Roland Hardy

Personal information
- Nationality: British (English)
- Born: 11 June 1926 Sheepbridge, Derbyshire, England
- Died: 14 June 2016 (aged 90) Chesterfield, Derbyshire, England
- Height: 176 cm (5 ft 9 in)
- Weight: 64 kg (141 lb)

Sport
- Sport: Athletics
- Event: Racewalking
- Club: Sheffield United Harriers

= Roland Hardy =

British racewalker

Roland Hardy (11 June 1926 - 14 June 2016) was a British racewalker who competed in the 1952 Summer Olympics and in the 1956 Summer Olympics. He was born in Sheepbridge, Derbyshire.
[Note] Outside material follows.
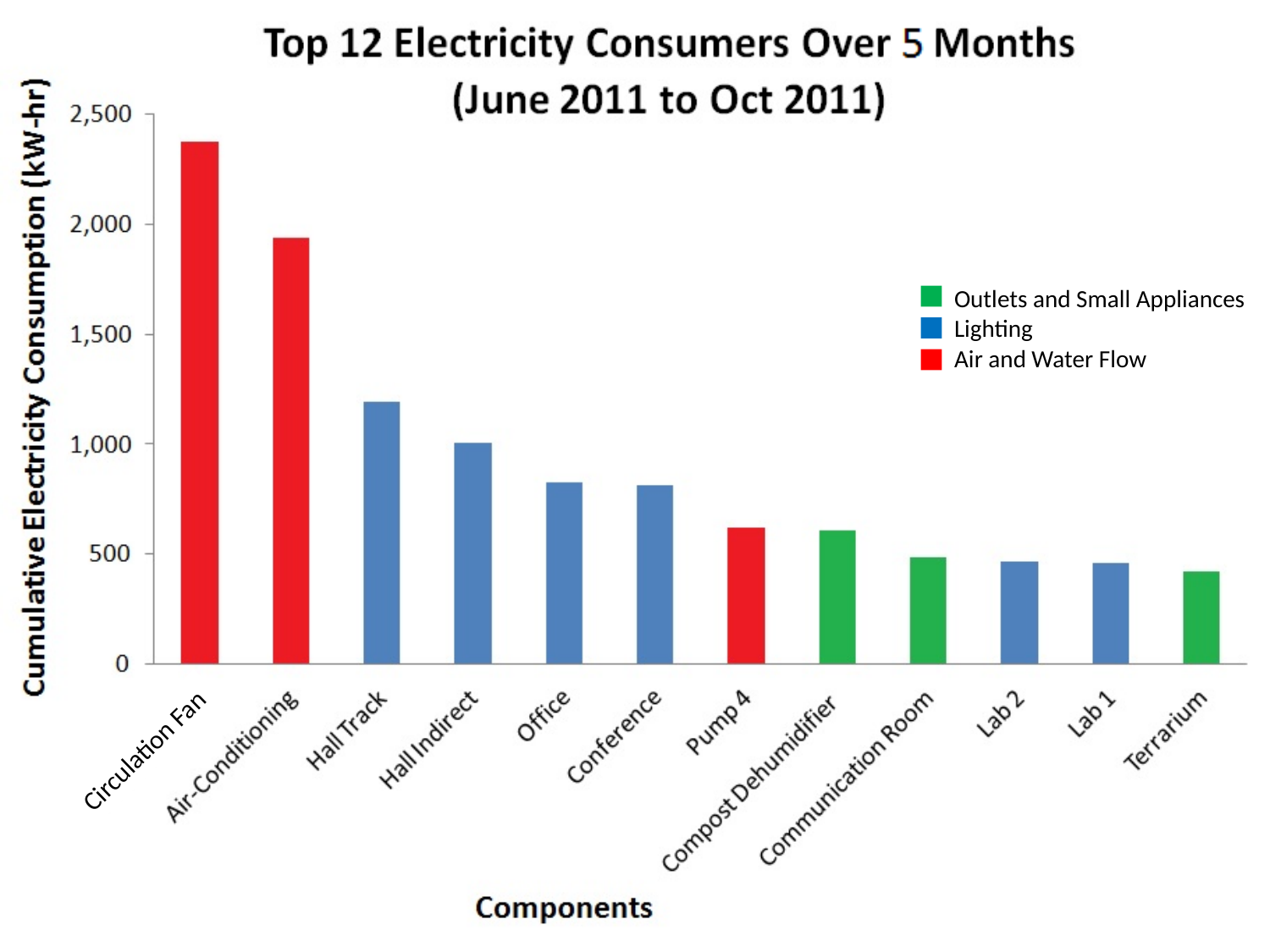
Which component has the lowest cumulative electricity consumption? Terrarium How many series does the legend list? 3 Which has the larger cumulative electricity consumption, Hall Track or Office? Hall Track Do the bar values rise or fall from left to right along the x axis? fall Is the value for Terrarium greater or less than 500? less Which component has the highest cumulative electricity consumption? Circulation Fan Which colour does the legend use for Lighting? blue What kind of chart is shown on the slide? bar chart How many components are plotted on the chart? 12 Is the value for Air-Conditioning greater or less than 2,000? less Is the value for Hall Track greater or less than 1,000? greater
Hardy was a five-time national champion in the 7 miles walk and a two-time national champion in the 2 miles walk.

== Biography ==
Hardy was born in Sheepbridge, Derbyshire, in June 1926. At school, Hardy took part in both cricket and football. In the latter, he was noticed by Sheffield United's manager Teddy Davison, who signed him to play for the side. However, Hardy's National service stopped him from taking up a career in football. In April 1949, Hardy began to take up race walking, where he joined the Sheffield United Harriers. Later that year, Hardy won the 1949 Sheffield Star Walk, breaking the course record by 53 seconds.
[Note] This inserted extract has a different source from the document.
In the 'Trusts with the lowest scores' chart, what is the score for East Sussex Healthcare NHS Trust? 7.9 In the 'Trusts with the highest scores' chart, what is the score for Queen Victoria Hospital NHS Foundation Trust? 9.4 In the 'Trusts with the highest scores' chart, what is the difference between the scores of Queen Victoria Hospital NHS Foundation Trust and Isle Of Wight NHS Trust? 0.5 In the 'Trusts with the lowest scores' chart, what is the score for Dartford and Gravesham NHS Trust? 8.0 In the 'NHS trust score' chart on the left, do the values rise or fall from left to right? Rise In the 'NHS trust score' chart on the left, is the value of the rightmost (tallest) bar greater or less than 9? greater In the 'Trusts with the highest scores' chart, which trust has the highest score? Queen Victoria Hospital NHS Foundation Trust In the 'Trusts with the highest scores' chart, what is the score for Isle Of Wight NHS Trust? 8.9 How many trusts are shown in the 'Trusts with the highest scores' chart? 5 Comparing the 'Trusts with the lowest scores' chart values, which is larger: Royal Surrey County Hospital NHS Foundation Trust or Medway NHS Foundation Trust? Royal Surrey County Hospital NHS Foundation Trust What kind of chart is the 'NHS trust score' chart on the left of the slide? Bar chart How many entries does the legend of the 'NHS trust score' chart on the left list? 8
Hardy became the British 7 miles walk champion after winning the British AAA Championships title at the 1950 AAA Championships and successfully retained his title for the next three years in 1951, 1952 and 1953.
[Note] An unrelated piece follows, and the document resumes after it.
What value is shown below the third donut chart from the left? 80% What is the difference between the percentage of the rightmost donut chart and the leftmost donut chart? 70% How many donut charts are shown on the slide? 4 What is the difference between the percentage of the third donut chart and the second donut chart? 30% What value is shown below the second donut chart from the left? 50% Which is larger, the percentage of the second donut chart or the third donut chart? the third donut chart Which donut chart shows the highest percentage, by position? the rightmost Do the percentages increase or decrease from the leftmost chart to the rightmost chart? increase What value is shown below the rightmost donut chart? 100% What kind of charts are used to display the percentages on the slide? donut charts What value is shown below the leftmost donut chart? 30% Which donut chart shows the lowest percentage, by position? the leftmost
In August 1951, Hardy set a new world record in the 5-mile walk, beating the previous time by nine seconds, and then broke the British 7-mile record one year later. With this form, Hardy was selected to represent Great Britain at the Olympics.

Hardy competed at two Olympic Games. At the 1952 Summer Olympics in Helsinki, Hardy took part in the men's 10 kilometres walk, but was disqualified in his heat. Four years later, at the 1956 Summer Olympics in Melbourne, he finished in eighth place in the men's 20 kilometres walk.

He died in June 2016, in Chesterfield, Derbyshire, at the age of 90.